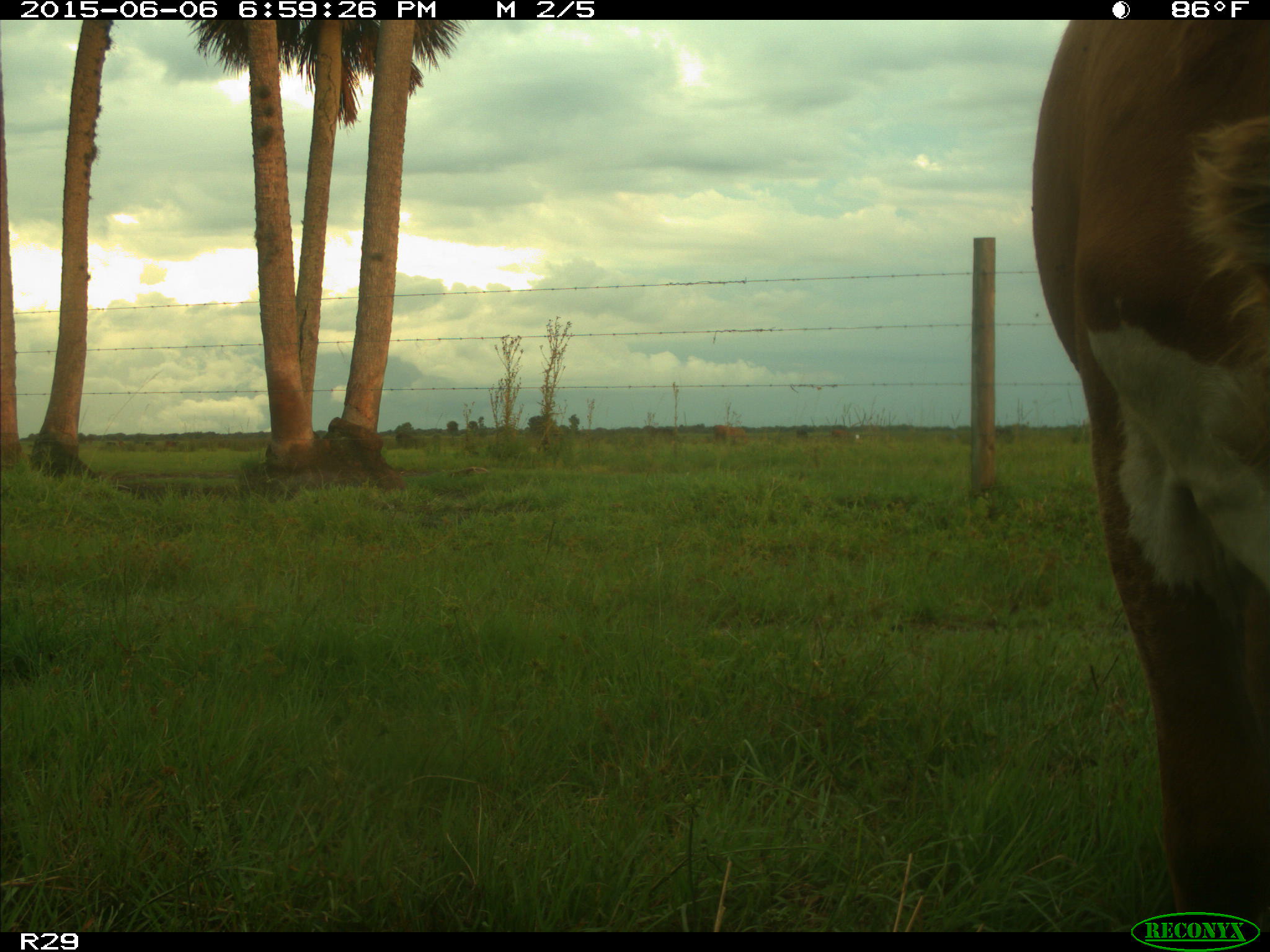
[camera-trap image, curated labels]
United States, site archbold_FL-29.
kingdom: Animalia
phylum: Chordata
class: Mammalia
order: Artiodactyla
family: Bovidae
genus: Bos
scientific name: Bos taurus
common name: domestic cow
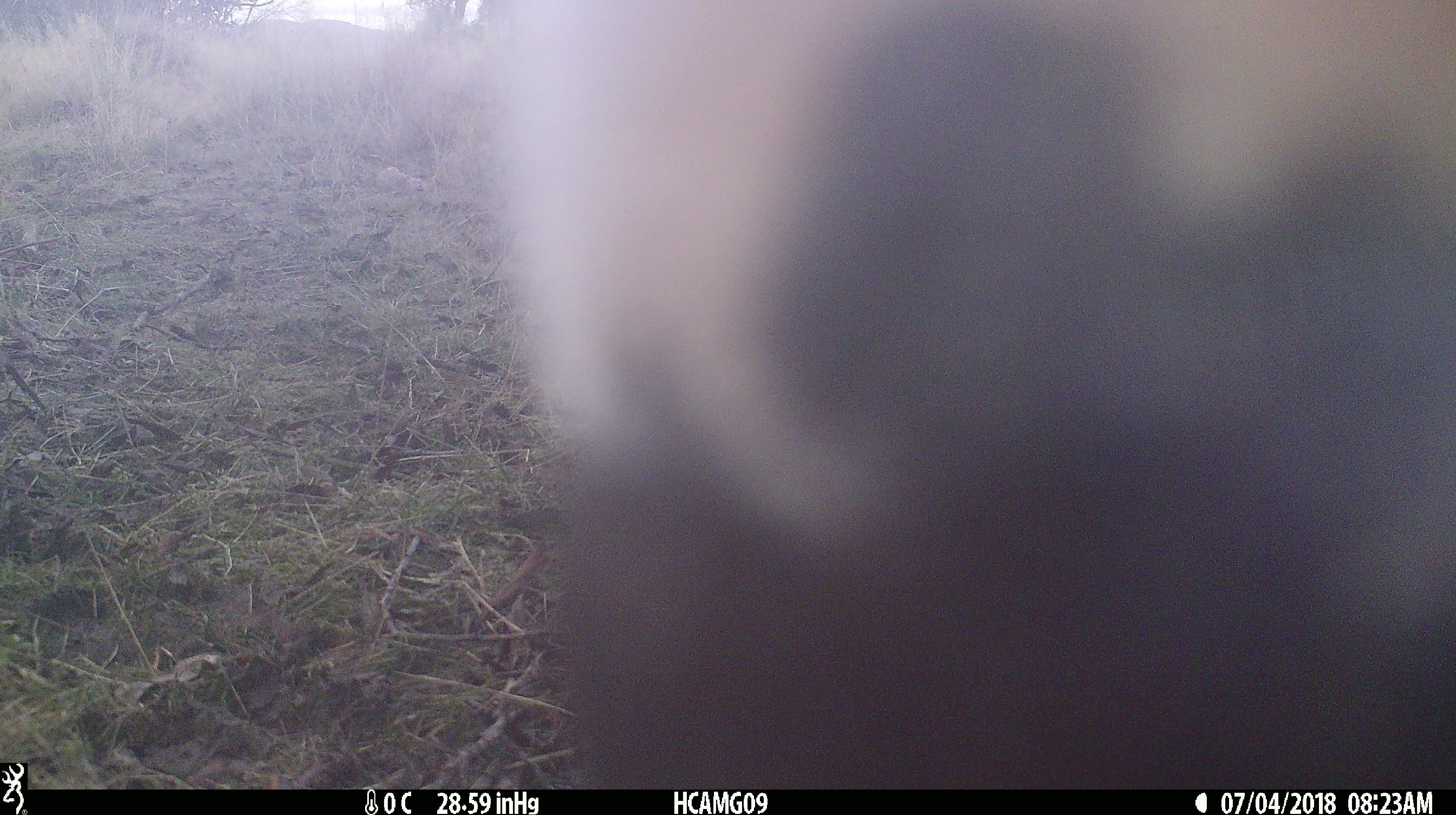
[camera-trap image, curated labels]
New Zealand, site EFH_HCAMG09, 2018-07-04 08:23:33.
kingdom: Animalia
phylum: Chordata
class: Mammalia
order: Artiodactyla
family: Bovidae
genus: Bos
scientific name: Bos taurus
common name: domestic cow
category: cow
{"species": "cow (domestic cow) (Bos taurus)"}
++++
▸ INSTRUCTIONS FOR THE TASK
Output all data exactly, omitting images.

▸ COMPLETED EXERCISE
[camera-trap image, curated labels]
United States, site archbold_FL-29.
kingdom: Animalia
phylum: Chordata
class: Mammalia
order: Artiodactyla
family: Bovidae
genus: Bos
scientific name: Bos taurus
common name: domestic cow
[camera-trap image, curated labels]
New Zealand, site EFH_HCAMG09, 2018-07-04 08:23:33.
kingdom: Animalia
phylum: Chordata
class: Mammalia
order: Artiodactyla
family: Bovidae
genus: Bos
scientific name: Bos taurus
common name: domestic cow
category: cow
{"species": "cow (domestic cow) (Bos taurus)"}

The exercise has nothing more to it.